> [What this task involves]: The material below holds pictures; leave them out and reproduce exactly the lines from the one with "2024 Nissan Navara PRO-4X Warrior D23 4X4" through the one with "Milf Catcher’s 1 porn comic picture 10", inclusive.

> [Provided records]:

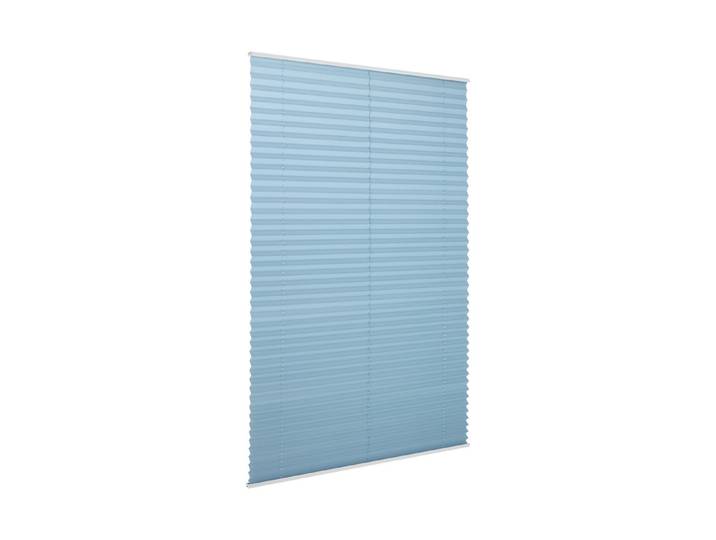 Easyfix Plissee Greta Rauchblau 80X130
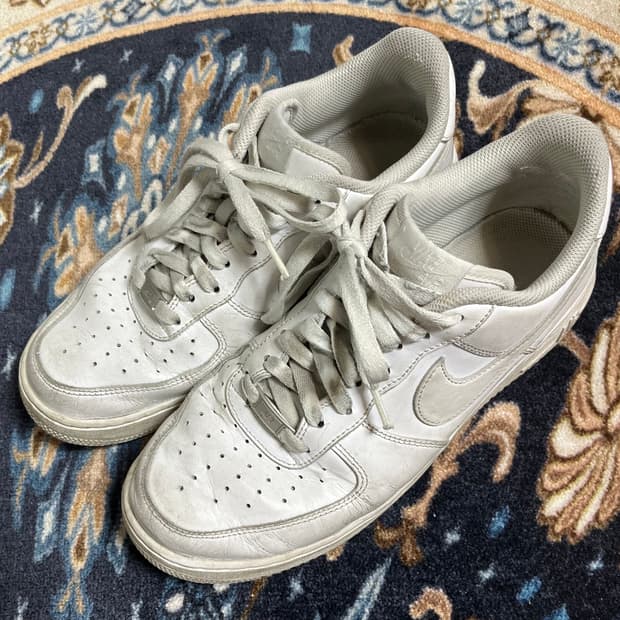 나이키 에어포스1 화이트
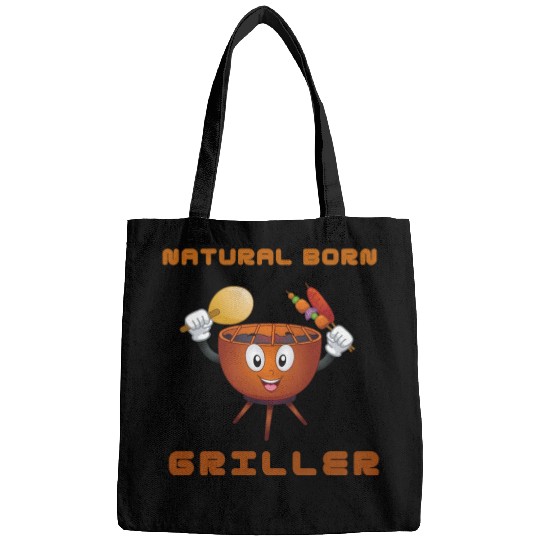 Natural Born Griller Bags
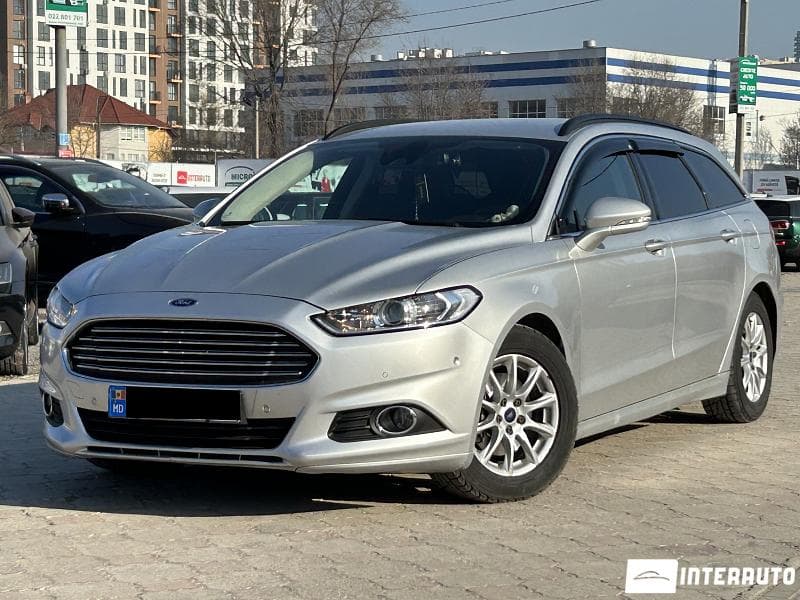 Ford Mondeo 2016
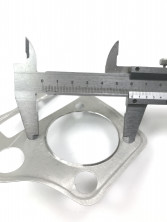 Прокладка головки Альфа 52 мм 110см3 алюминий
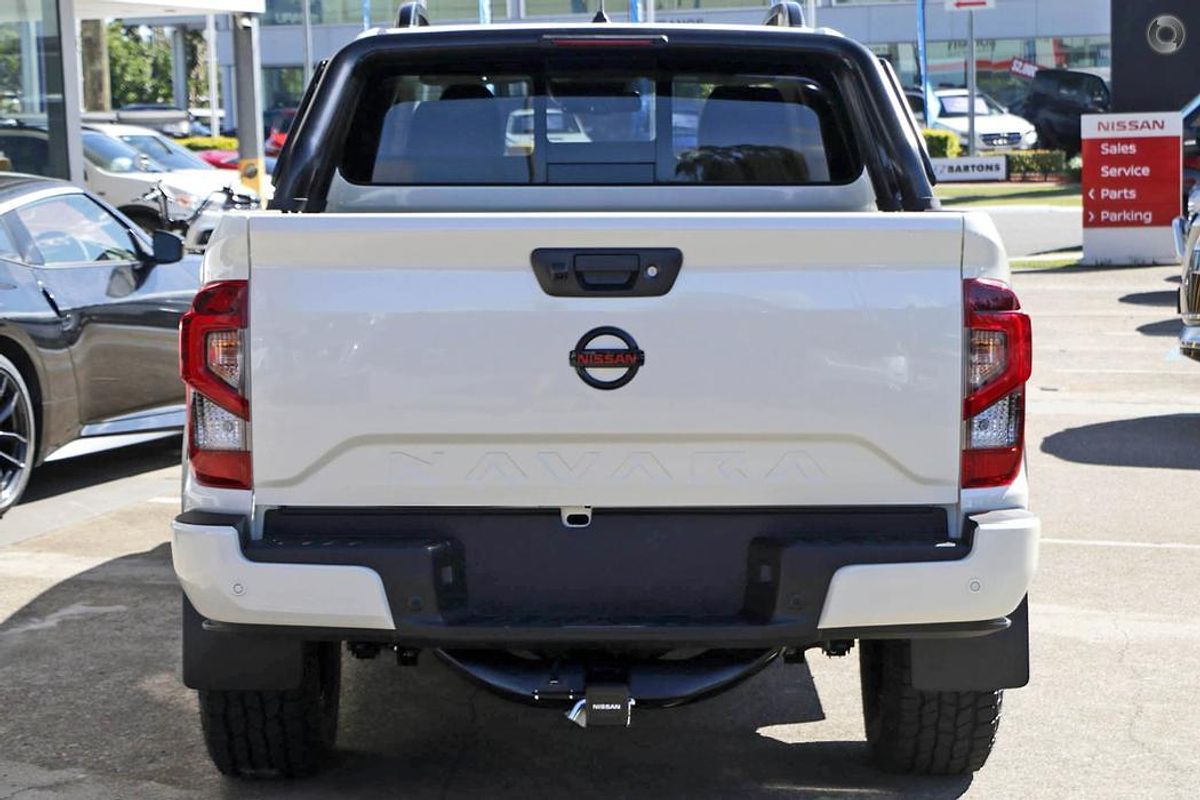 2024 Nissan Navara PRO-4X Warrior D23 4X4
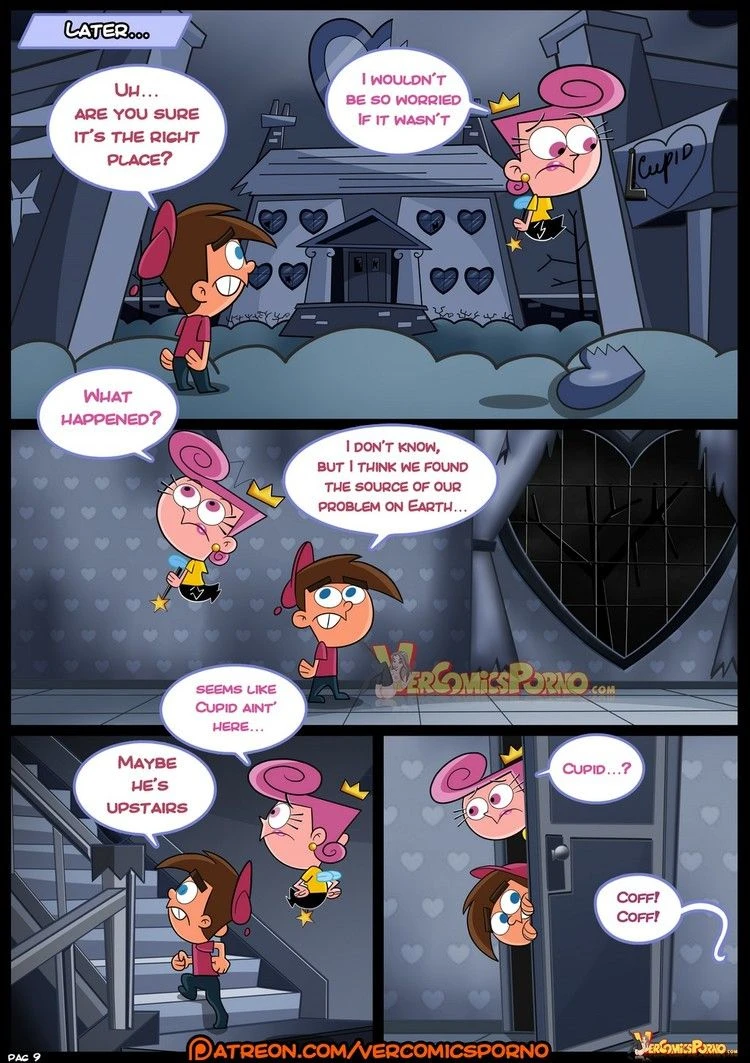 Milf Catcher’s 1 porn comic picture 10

* * *

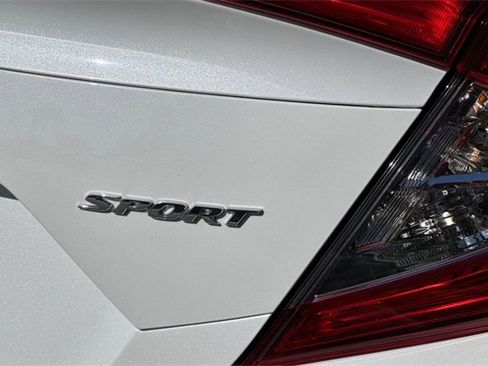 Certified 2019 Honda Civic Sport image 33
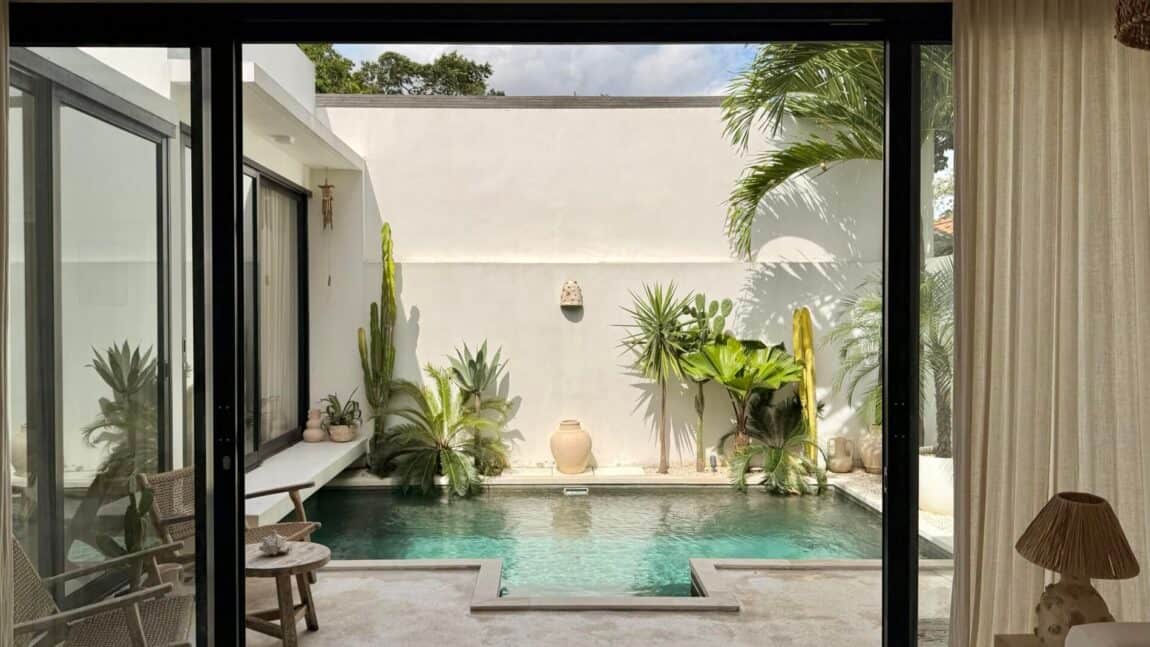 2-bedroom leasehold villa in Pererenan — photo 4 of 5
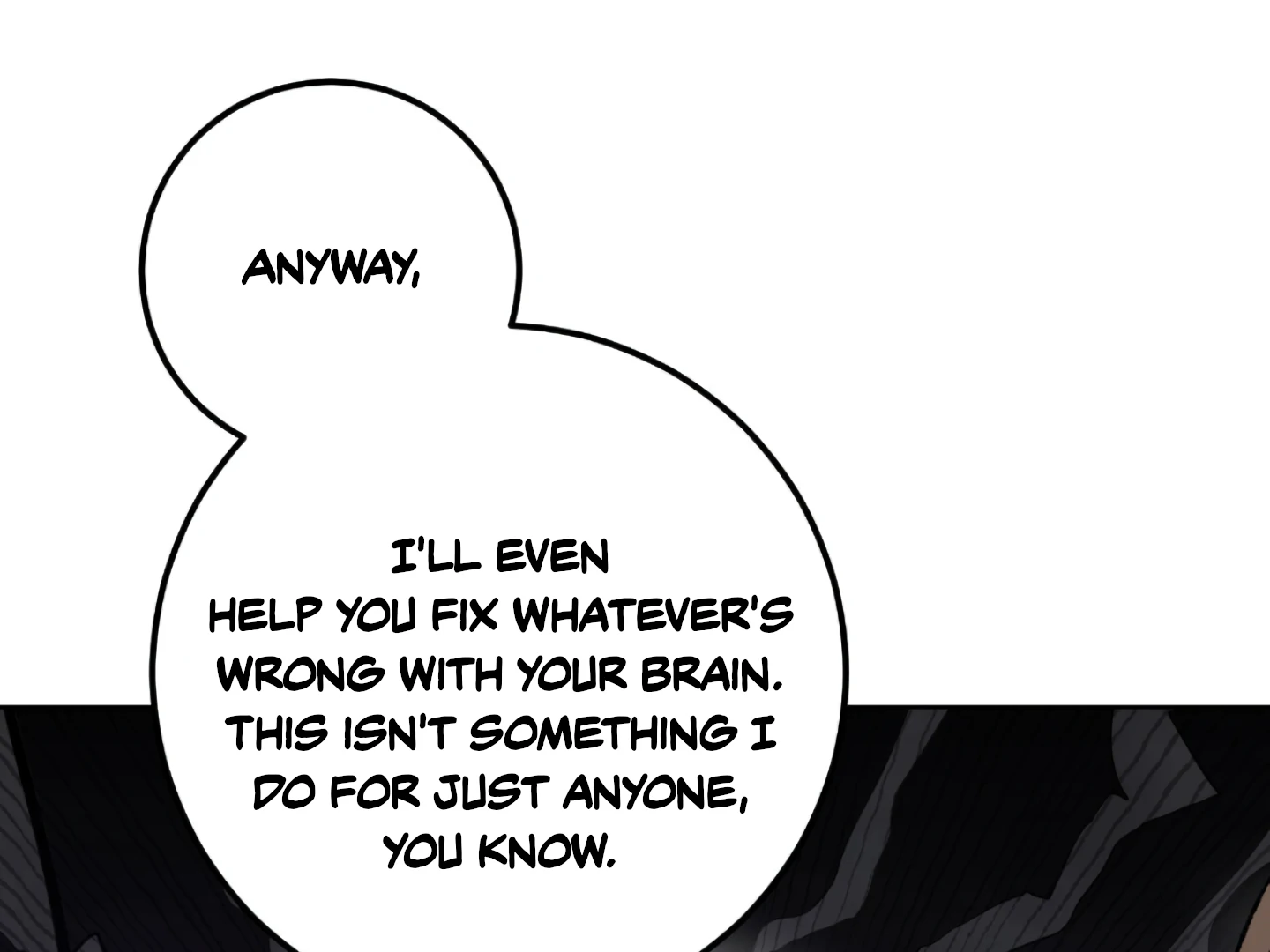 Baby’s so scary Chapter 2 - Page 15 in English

...

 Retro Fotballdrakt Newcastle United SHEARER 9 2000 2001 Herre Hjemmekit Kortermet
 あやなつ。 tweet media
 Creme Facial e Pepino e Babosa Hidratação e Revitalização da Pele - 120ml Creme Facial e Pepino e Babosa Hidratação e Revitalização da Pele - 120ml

> [Result]:
 2024 Nissan Navara PRO-4X Warrior D23 4X4
 Milf Catcher’s 1 porn comic picture 10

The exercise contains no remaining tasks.